● **OBJECTIVE**
For each of the following statements, state whether it agrees with the passage on the V8 sandbox, giving yes or no along with the passage's exact deciding words in quotation marks. 1. The sandbox's overhead amounts to one add per load. 2. As of 2025, the V8 sandbox is hardened enough to count as a security boundary. 3. JITed code loads indices relative to a base address that is kept in memory.

● **TEXT PASSAGE**
■ ■ ■ ■ ■

One attempt to do this is via the V8 sandbox, which is a rearchitecture of V8 to never directly generate a raw load instruction. Instead, all generated (JITed) code uses indices that are loaded relative to a base address stored in a specific register that is never loaded into memory, a variant of pointer swizzling. The V8 runtime then needs to enforce that any communication between the untrusted sandboxed region and trusted V8 runtime code is sanitized, and that there are no edges (function calls via pointer) that are functionally equivalent to arbitrary read or write.

If you assume bugs in V8 don’t cause V8 to generate arbitrary attacker-controlled assembly, but instead bugs in V8 still generate valid assembly, but assembly that makes incorrect assumptions about the underlying data its operating on, then the pointer swizzling approach is effectively a data sandbox. The memory region controlled by the JIT can stomp around itself all it wants, but the access are limited to defined range, limiting the weird machine to a constrained machine that’s computationally equivalent to anything you could already write in Javascript.

This looks very similar to the WebAssembly memory model on paper—all loads are limited to a bounded range¹¹. Worst case you stomp around your own data, but you probably had that capability anyway, since you control source.

The problem with these in-process sandboxes is that their implementations can still have bugs. The V8 sandbox, while a huge improvement in security, is (as of 2025), still not hardened enough to be considered a security boundary that would enable type confusion in V8 to be considered highly-mitigated and therefore only a medium severity bug in Chrome, rather than high severity. It also required touching nearly the entirety of V8, as all interactions need to be routed through new APIs that respect the security model. In a legacy C++ codebase, this is hard (or impossible?) to enforce at compile-time.

Even if V8 were in Rust, like Wasmtime, it would still be difficult to ensure the sandbox is bug-free, in the same way it’s difficult to ensure the compiler itself is bug-free. This isn’t a reason to not try to implement more security in JITs, particularly given the extremely low overhead of the sandbox (one add per load). But what can we do about this?

What are you gonna do, trap my syscalls?

Barring simply not JITing code, if we assume there can still be bugs in the JIT, we need hardware support to enforce the memory model that the in-process sandboxes are building. The way this works is the trusted runtime would designate regions of memory as sandboxed, and explicitly jump to those regions. Within the region, whenever the code attempts to access or jump to a non-sandboxed memory region, either directly (via a jmp, load, or store), or indirectly via a syscall, the hardware would trap and return control back to a handler in the trusted runtime, which would be responsible for validating the access.

Fundamentally, this looks very similar to what MMUs do for the kernel/userspace boundary, but instead of trapping on a page fault and returning control to the kernel from userspace, the memory regions are more fine-grained and control returns to different userspace code. Another way to think about this is ARM’s “realms” (POE) extended to userland without context switches, rather than primarily being used for TrustZone / TEEs / TPMs.

■ ■ ■ ■ ■

Dataset excerpt
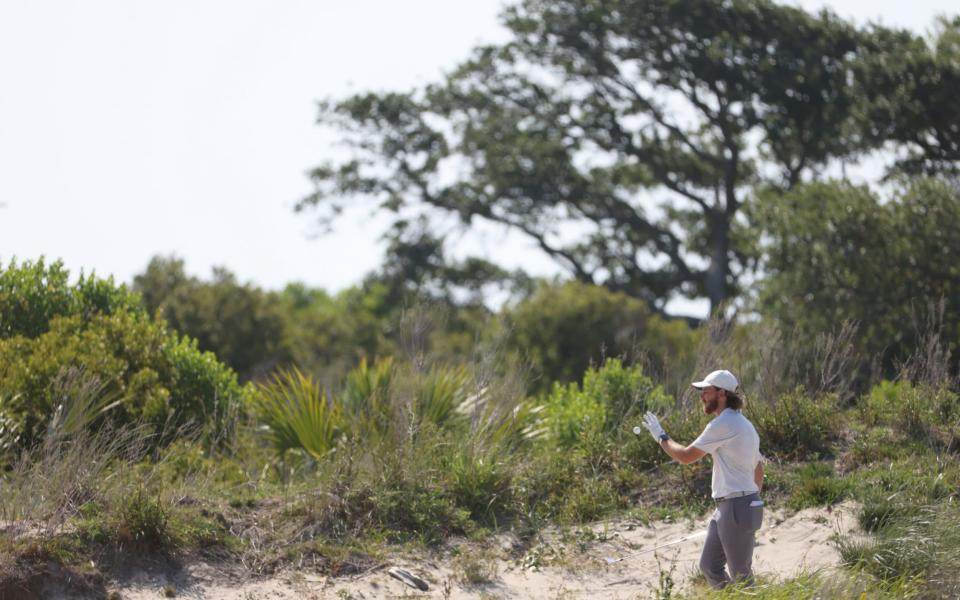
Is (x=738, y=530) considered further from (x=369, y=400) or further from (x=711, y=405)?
(x=369, y=400)

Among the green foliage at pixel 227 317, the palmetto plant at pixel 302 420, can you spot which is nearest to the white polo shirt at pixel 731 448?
the palmetto plant at pixel 302 420

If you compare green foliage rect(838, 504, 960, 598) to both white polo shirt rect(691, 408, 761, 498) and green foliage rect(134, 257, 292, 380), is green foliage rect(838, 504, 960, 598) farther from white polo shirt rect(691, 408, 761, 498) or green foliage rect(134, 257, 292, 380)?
green foliage rect(134, 257, 292, 380)

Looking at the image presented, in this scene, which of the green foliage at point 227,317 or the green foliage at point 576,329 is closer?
the green foliage at point 576,329

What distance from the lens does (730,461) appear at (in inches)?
313

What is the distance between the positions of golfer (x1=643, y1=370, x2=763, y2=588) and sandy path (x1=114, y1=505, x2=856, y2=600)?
1.83 feet

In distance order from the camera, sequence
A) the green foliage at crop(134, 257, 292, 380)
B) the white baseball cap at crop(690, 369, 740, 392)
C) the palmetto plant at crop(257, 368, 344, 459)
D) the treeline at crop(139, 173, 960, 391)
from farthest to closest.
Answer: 1. the green foliage at crop(134, 257, 292, 380)
2. the treeline at crop(139, 173, 960, 391)
3. the palmetto plant at crop(257, 368, 344, 459)
4. the white baseball cap at crop(690, 369, 740, 392)

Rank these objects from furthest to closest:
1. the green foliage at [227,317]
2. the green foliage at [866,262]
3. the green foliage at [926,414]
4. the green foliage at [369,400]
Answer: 1. the green foliage at [227,317]
2. the green foliage at [866,262]
3. the green foliage at [369,400]
4. the green foliage at [926,414]

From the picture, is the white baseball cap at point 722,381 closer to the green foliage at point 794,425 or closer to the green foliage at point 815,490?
the green foliage at point 815,490

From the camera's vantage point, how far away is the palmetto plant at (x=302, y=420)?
1195 centimetres

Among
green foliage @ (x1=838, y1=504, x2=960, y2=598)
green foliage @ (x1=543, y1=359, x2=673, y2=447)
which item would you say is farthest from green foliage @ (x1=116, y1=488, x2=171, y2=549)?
green foliage @ (x1=838, y1=504, x2=960, y2=598)

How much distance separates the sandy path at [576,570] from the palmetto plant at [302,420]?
2.81 metres

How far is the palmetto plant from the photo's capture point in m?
11.9

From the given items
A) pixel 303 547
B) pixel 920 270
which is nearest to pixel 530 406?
pixel 303 547

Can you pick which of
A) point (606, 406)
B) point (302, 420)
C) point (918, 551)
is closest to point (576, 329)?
point (606, 406)
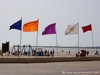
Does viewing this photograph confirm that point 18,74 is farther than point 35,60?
No

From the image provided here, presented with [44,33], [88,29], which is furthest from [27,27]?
[88,29]

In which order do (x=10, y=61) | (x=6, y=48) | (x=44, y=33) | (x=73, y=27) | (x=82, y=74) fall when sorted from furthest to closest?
(x=73, y=27) → (x=44, y=33) → (x=6, y=48) → (x=10, y=61) → (x=82, y=74)

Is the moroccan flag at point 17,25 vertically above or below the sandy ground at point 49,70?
above

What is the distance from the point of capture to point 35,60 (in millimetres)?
29484

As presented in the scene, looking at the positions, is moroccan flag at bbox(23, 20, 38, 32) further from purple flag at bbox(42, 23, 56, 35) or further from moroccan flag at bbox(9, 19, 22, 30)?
purple flag at bbox(42, 23, 56, 35)

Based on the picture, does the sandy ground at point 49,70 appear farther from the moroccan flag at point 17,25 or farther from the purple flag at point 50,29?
the purple flag at point 50,29

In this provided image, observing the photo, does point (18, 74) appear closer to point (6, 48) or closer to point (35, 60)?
point (35, 60)

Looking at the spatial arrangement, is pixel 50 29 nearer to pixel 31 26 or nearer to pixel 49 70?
pixel 31 26

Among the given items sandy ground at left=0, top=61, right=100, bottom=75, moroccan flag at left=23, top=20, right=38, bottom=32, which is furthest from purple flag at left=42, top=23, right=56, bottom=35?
sandy ground at left=0, top=61, right=100, bottom=75

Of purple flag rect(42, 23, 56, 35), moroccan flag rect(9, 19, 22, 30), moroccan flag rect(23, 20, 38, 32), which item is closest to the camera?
moroccan flag rect(9, 19, 22, 30)

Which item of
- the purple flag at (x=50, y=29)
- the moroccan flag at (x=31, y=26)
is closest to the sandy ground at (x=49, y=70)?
the moroccan flag at (x=31, y=26)

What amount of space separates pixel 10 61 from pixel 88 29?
18.6 m

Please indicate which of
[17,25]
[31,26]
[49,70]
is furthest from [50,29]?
[49,70]

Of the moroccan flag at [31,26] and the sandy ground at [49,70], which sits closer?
the sandy ground at [49,70]
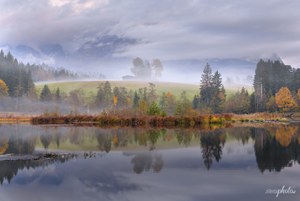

■ ■ ■ ■ ■

● **WRITTEN RESPONSE**
1. Yes: "particularly given the extremely low overhead of the sandbox (one add per load)"
2. No: "is (as of 2025), still not hardened enough to be considered a security boundary"
3. No: "a base address stored in a specific register that is never loaded into memory"